Quentin sat down. Maybe he was getting ahead of himself.

“We still have the spell,” he said.

“Destroy it,” Eliot said.

“No.” He couldn’t do that.

“We have the bird,” Eliot said. “We could turn the tables. Take it hostage.”

“Oh, come on. Ember doesn’t give a crap about the bird, the bird’s expendable.” The bird didn’t object to this; it would’ve been hard to argue with. “We should go to Fillory, confront Him, make Him stay there and try and save it. He is the god of it. And we’ve got the spell. God, what a bastard!”

“Or,” Eliot said, cautiously, “maybe we want to get in on this shit. Maybe he’s got the right idea. Maybe we should give Him the spell and tell Him to make a new world and take us with Him.”

“Eliot,” Quentin said.

“I know, I know. It would be a lot easier though.” Eliot heaved himself wearily to his feet. “Fine. Come on, let’s go yell at a god. If nothing else I want to hear Him admit it. I want Him to say it to my face.”

“I’m coming.” Plum got up too.

“Somebody should stay here with Alice,” Quentin said.

“Somebody young and inexperienced in the field,” Eliot said.

“No.” Plum glared at him, uncowed. “No way. I’m not babysitting the Blue Meanie.”

“Maybe Alice will come with us. Maybe she can help. Alice!” Quentin shouted up the stairs. No answer. “I’ll go talk to her.”

“Good luck with that.”

“Give me an hour.”

“I can help!” the bird said.

Quentin’s reflexes were good, but it still only worked because he had the element of surprise. He darted his hand out and caught the bird around the neck. Ignoring its hysterical thrashing, he walked over to a window, opened it, and threw the blackbird out.
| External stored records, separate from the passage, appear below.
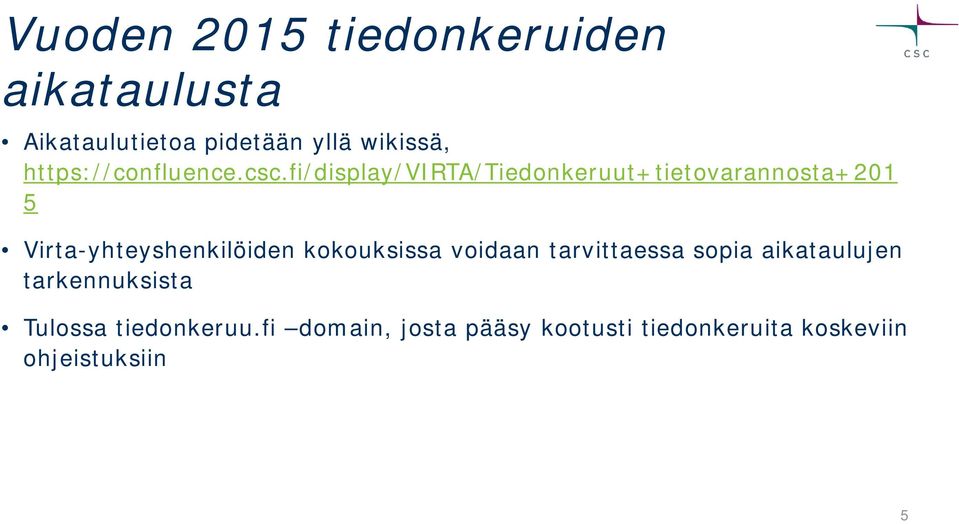 Vuoden 2015 tiedonkeruiden aikataulusta

CSC

• Aikataulutietoa pidetään yllä wikissä, https://confluence.csc.fi/display/VIRTA/Tiedonkeruut+tietovarannosta+2015

• Virta-yhteyshenkilöiden kokouksissa voidaan tarvittaessa sopia aikataulujen tarkennuksista

• Tulossa tiedonkeruu.fi –domain, josta pääsy kootusti tiedonkeruita koskeviin ohjeistuksiin

5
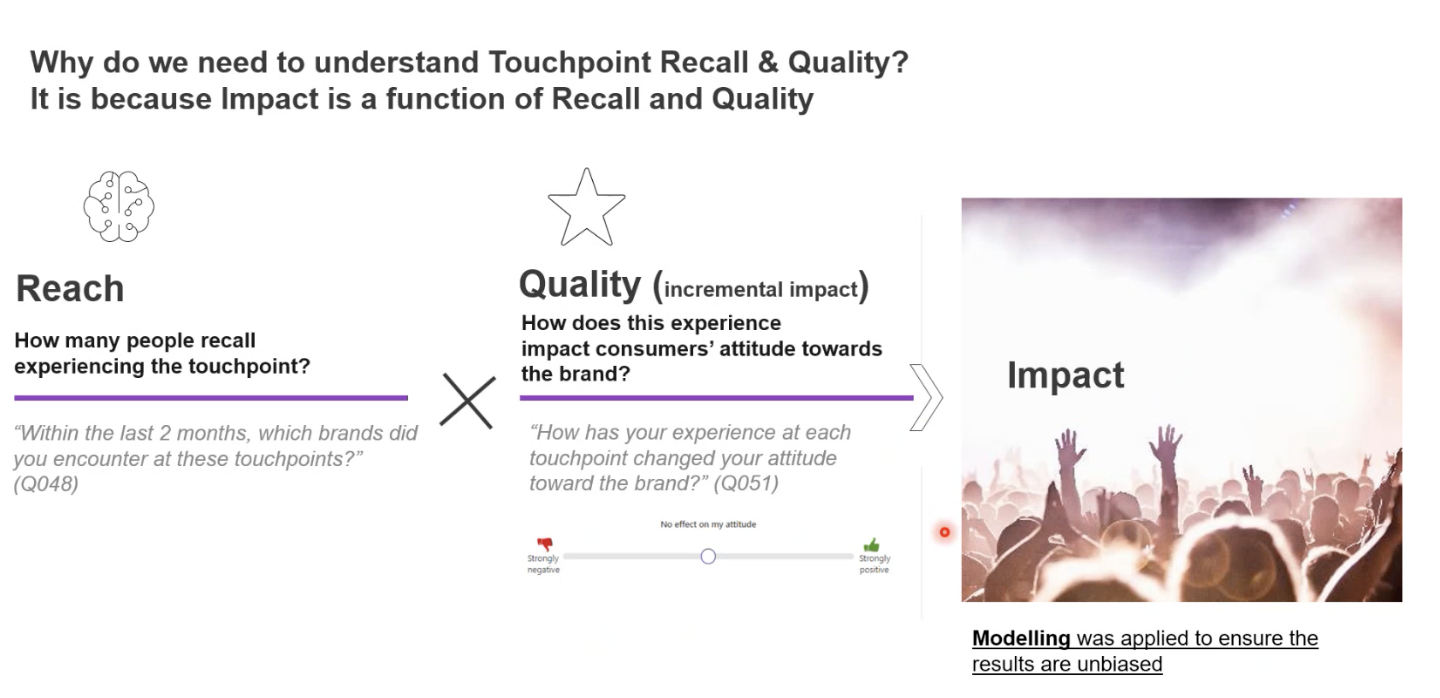 Why do we need to understand Touchpoint Recall & Quality?
It is because Impact is a function of Recall and Quality

Reach

How many people recall experiencing the touchpoint?

"Within the last 2 months, which brands did you encounter at these touchpoints?" (Q048)

Quality (incremental impact)

How does this experience impact consumers' attitude towards the brand?

"How has your experience at each touchpoint changed your attitude toward the brand?" (Q051)

No effect on my attitude

Strongly negative

Strongly positive

Impact

Modelling was applied to ensure the results are unbiased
Alice lay on her back on the bed with her eyes open. She heard the sounds of the house below her—walking, talking, shouting, slamming—but they were very far away. She stared at the ceiling. She felt like a marble figure carved on a tomb, her own tomb. This body was her coffin. She breathed shallowly; even that was an imposition she could barely tolerate.

She would not indulge this body. She didn’t owe it anything. She wanted to feel it as little as possible.